= Charles Walker (engineer) =

British engineer and aerodynamicist (1877–1968)

Charles Clement Walker (25 August 1877 – 30 September 1968) was a British engineer and aerodynamicist, who became a founding director and chief engineer at de Havilland. He was "one of the great men of aviation's formative decades".

==Family==
In 1837 his grandfather Charles Walker (1788-) formed a company and manufacturing works on Little Sutton Street in Clerkenwell, to make valves for gasworks. The company moved to Shropshire in 1857, being owned by his sons William Thomas Walker and Charles Clement Walker, as C. & W. Walker.

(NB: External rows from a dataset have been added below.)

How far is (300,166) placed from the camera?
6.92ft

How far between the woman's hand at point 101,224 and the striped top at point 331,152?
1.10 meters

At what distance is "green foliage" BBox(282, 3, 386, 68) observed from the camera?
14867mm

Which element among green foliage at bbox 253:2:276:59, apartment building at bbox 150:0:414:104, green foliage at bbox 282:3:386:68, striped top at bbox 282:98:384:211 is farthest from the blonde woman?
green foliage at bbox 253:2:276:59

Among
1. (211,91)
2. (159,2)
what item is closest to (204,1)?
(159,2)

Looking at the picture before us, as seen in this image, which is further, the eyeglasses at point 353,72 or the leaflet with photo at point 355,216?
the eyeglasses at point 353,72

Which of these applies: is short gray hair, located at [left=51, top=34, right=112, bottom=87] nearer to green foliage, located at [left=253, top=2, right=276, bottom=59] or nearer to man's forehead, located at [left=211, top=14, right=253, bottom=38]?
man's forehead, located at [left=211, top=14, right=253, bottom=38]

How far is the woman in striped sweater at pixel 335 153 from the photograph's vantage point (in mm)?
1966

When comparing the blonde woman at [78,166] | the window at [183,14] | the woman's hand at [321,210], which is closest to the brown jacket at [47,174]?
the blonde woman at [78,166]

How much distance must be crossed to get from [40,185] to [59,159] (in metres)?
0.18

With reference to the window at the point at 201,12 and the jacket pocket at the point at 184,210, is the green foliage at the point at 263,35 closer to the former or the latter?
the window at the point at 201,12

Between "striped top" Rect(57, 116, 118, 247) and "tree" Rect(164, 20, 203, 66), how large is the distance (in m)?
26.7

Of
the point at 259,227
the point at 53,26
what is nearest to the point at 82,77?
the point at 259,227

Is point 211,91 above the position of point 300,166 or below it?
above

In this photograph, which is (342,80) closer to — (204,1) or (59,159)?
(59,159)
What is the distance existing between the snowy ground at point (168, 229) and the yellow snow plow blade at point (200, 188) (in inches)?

Charles Walker took over until his death in 1897, when it became a limited company. His uncle, Charles Clement Walker, (23 November 1822 - 4 February 1897) died in Lilleshall Old Hall in Shropshire, aged 74. By 1939 the site, the Midland Ironworks, was 20 acres, with 800 workers.

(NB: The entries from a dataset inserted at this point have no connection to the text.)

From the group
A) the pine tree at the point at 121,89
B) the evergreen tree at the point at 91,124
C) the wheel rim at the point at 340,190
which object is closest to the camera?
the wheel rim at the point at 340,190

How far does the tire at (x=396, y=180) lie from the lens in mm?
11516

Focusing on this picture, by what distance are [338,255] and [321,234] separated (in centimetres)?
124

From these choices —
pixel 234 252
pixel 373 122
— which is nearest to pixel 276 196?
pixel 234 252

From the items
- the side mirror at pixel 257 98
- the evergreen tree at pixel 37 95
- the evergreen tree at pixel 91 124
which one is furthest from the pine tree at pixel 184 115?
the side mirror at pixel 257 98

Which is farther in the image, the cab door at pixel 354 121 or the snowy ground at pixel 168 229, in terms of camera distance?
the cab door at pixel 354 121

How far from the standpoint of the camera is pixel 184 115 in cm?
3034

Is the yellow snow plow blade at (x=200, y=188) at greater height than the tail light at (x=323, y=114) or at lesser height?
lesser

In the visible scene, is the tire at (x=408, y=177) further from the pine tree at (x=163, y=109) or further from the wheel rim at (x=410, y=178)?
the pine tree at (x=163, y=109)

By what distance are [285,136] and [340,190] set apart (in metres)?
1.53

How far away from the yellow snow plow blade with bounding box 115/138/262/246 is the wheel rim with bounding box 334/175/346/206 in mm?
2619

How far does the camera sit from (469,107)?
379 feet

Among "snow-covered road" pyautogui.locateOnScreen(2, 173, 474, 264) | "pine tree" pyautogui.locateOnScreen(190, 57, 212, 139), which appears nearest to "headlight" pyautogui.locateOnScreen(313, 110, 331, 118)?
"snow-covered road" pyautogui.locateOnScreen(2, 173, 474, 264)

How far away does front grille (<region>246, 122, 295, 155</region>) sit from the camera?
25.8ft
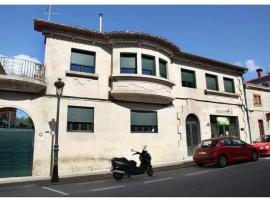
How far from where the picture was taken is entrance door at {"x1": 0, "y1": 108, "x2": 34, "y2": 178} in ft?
35.7

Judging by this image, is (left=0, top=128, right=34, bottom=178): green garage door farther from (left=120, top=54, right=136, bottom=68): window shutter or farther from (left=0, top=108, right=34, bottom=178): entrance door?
(left=120, top=54, right=136, bottom=68): window shutter

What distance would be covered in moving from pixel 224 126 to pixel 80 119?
11.9 metres

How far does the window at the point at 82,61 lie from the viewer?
44.4 feet

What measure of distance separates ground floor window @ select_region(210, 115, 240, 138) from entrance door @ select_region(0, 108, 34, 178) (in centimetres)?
1297

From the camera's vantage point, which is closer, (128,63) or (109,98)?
(109,98)

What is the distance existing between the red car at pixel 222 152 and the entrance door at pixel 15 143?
8.74 m

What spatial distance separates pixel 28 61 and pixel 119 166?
7.24m

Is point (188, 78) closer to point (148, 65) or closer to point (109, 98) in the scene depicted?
point (148, 65)

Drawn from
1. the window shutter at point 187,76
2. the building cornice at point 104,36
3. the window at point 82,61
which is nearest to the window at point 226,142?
the window shutter at point 187,76

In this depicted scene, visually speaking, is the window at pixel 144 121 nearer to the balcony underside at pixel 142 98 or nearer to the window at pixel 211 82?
the balcony underside at pixel 142 98

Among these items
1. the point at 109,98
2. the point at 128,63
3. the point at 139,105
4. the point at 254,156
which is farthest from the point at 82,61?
the point at 254,156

In 1867 C. & W. Walker were instructed to build a gasworks at Sandringham House, for the Prince of Wales, later Edward VII. The company made gasholders across the world. By 1970, the London headquarters were at 51 Westminster Palace Gardens. The company made distillation columns, storage tanks, pressure vessels and pipework for the petrochemical industry. But by the early 1970s the country was changing to natural gas.
By the late 1980s, C and W Walker Holdings plc was in Malinslee, becoming Walker Greenbank when a merger was formed by Sir Anthony Jolliffe in September 1986. The former engineering division became Walker Engineering. But in January 1988 the Shropshire site was closed, and would become a housing estate by the early 1990s.

==Early life==
His parents married on 26 July 1873 at St Anne's church in Highgate Rise. Claudia Ann Smith was the second daughter of Robert Smith, of Regent's Park Terrace and Furnival's Inn. His parents lived at 'Lilleshall' on Bishopswood Road. His father, William Thomas Walker, had lived at Holly Terrace, Highgate. His father traded at 8 Finsbury Circus.

He was educated at Highgate School from 1887 to 1892 and went on to University College, London, where he was in 1938 elected a Fellow.

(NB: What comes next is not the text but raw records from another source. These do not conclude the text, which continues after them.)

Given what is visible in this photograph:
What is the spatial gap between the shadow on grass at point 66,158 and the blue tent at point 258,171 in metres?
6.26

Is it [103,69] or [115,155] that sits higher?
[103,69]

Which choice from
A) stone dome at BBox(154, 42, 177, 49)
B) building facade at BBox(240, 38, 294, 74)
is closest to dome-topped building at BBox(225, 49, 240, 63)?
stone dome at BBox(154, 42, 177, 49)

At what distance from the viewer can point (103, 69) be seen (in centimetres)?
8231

He had two brothers Mathew and William and a sister Claudia, and was the second son. Claudia Agnes Walker married Augustus Clarkson, of Whitwell, Hertfordshire on 16 June 1903 at All Saints, Highgate.

His father William Thomas Walker (1829 - 6 March 1892) died in Sussex, aged 63. He was one of the few survivors of the RMS Douro that sank on 1 April 1882. His mother Claudia (1852 - 20 August 1928) died aged 76 in 1928.

==Career==
He joined Geoffrey de Havilland in February 1915.

He retired from the board in January 1955.

==Personal life==
He married Eileen Hood (1892 – 20 May 1970) on 2 September 1916 at St Michael's Church in Highgate, Middlesex. The service was conducted by Rev Philip E Twamley.

Their only son David was killed flying on a training aircraft with the 2FTS of the RAF, on 2 October 1941, aged 21.

He lived at his house Foresters in Middlesex. He died aged 91 at home, on Monday 30 September 1968, at 'Foresters', The Common, in Stanmore. His wife died at the same address on 20 May 1970.

His name is commemorated in Walker Grove, a street in Hatfield, Hertfordshire.